Digitale Gewalt: Jüdische Verbände begrüßen Reform – fordern aber auch Nachbesserungen

Digitale Gewalt: Jüdische Verbände begrüßen Reform – fordern aber auch Nachbesserungen

Ein Richterhammer vor einem Buch

Pressemitteilung 

Zentralwohlfahrtsstelle der Juden in Deutschland und Fachberatungsstelle bei antisemitischer Gewalt und Diskriminierung OFEK haben beim geplanten Gesetz gegen digitale Gewalt zentrale Schutzlücken identifiziert. 

Berlin/Frankfurt am Main, 28.05.2026 

Die Zentralwohlfahrtsstelle der Juden in Deutschland e.V. (ZWST) und die Beratungsstelle bei antisemitischer Gewalt und Diskriminierung OFEK e.V. begrüßen den Referentenentwurf des Bundesministeriums der Justiz und für Verbraucherschutz zur Stärkung des zivilrechtlichen und strafrechtlichen Schutzes vor digitaler Gewalt grundsätzlich. Die Organisationen haben beim Ministerium eine Stellungnahme zum Gesetzentwurf eingereicht. Bei der inhaltlichen Bewertung unterstützte sie der Rechtswissenschaftler Prof. Dr. Leo Schapiro. Die vollständige Stellungnahme kann unter https://ofek-beratung.de/wp-content/uploads/2026/05/Stellungnahme-zum-Referentenentwurf-GgdG-2026-ZWST-OFEK.pdf eingesehen werden.

Die Verbände bewerten insbesondere das geplante Auskunftsverfahren als wichtigen Fortschritt.
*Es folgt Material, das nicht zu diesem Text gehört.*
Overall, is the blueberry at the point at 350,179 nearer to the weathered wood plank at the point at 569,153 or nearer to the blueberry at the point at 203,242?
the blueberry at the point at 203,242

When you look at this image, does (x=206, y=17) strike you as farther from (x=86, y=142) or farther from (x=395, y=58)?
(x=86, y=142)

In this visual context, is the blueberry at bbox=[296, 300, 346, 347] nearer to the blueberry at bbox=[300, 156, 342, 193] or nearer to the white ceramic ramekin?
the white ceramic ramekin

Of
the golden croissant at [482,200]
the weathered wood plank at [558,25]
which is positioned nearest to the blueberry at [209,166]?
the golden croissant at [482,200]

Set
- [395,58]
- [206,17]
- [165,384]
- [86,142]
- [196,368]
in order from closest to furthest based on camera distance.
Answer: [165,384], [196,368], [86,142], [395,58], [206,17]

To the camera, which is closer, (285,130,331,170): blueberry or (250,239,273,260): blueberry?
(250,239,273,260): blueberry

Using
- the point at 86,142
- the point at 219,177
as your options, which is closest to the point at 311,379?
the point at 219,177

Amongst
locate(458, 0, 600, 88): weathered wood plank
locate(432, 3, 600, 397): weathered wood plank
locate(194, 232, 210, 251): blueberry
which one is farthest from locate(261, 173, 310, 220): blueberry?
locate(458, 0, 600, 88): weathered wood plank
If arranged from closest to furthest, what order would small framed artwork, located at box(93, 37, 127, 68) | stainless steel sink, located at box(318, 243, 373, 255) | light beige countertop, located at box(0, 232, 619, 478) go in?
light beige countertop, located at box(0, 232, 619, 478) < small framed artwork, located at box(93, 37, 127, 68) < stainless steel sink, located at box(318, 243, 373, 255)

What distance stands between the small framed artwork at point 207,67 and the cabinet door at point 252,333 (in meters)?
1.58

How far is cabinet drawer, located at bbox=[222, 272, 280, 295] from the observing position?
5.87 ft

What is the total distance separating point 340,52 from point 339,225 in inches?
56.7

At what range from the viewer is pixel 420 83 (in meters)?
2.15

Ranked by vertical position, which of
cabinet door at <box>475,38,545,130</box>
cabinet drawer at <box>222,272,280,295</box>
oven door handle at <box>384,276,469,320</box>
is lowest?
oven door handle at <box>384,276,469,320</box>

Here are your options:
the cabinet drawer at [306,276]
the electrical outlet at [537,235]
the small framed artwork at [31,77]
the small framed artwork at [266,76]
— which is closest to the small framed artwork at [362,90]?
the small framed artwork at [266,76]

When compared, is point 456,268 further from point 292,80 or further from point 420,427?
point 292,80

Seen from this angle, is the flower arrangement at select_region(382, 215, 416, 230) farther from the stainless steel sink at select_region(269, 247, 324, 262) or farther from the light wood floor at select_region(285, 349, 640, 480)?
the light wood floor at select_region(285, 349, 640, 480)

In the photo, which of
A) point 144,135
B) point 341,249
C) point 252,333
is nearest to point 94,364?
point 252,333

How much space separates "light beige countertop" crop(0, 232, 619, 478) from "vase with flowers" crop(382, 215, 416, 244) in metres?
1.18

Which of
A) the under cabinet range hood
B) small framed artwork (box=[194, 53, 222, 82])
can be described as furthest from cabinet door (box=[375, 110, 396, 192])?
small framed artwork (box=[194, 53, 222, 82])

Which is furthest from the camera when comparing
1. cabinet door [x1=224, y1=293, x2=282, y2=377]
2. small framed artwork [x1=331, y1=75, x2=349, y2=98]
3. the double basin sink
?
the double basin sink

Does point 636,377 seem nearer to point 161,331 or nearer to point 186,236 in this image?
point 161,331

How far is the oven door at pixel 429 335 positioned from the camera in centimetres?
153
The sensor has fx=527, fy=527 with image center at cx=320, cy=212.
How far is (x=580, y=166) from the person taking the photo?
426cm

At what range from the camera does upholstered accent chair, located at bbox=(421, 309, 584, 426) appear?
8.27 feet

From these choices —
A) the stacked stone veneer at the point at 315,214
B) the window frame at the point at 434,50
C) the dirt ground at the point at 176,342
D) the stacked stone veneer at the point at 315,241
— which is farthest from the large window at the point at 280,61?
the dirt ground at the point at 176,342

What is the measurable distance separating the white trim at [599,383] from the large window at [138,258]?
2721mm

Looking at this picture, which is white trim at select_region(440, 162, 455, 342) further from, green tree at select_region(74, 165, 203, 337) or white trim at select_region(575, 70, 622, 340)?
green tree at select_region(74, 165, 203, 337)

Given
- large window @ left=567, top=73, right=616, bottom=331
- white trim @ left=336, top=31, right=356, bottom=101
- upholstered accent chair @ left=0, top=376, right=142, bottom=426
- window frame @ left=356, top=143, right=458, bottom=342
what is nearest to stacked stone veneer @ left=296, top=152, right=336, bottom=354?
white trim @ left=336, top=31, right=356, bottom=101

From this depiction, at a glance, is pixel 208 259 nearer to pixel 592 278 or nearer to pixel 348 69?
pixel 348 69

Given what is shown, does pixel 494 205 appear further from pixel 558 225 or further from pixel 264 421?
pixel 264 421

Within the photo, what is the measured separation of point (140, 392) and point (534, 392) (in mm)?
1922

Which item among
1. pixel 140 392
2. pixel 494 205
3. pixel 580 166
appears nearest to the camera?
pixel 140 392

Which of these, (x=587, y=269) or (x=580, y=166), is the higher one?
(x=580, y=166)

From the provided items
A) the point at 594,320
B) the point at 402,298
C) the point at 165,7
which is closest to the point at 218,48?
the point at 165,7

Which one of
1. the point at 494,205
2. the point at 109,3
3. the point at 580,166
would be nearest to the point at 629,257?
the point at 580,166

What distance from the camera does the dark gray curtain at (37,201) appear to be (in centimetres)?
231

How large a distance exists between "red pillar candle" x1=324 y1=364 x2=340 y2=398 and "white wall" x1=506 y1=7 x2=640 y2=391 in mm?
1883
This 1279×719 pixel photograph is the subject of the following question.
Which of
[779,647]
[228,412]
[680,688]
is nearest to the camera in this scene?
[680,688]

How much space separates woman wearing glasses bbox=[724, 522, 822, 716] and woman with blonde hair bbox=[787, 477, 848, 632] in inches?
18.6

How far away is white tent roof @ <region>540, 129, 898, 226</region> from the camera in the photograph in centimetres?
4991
Betroffene digitaler Gewalt sollen künftig leichter die Identität von Rechtsverletzer:innen feststellen lassen können, um zivilrechtliche Ansprüche gegen diese durchsetzen zu können. Positiv hervorgehoben werden außerdem gerichtliche Möglichkeiten zur Beweissicherung, die Regelung zur Vertretung durch zivilgesellschaftliche Organisationen, sowie die grundsätzliche Möglichkeit der gerichtlichen Anordnung von Accountsperrungen bei schwerwiegenden Persönlichkeitsrechtsverletzungen. 

Gleichzeitig sehen ZWST und OFEK erhebliche Schutzlücken und praktischen Nachbesserungsbedarf. Nach Einschätzung der Verbände sind im Entwurf nicht ausreichend Mittel vorgesehen, um gegen Accounts, von denen gruppenbezogene digitale Gewalt ausgeht, vorzugehen. Hier wäre eine Erweiterung des Entwurfes um Möglichkeiten zur kollektiven Rechtsdurchsetzung sinnvoll. Gruppenbezogene digitale Gewalt – etwa antisemitische, rassistische oder volksverhetzende Inhalte – werde dadurch nicht ausreichend erfasst. Denn obgleich die Rechtsprechung davon ausgeht, dass Jüdinnen:Juden von gruppenbezogenen antisemitischen beleidigenden Aussagen und Holocaustleugnung individuell betroffen sind, bleiben Schutzlücken bei gruppenbezogener digitaler Gewalt. 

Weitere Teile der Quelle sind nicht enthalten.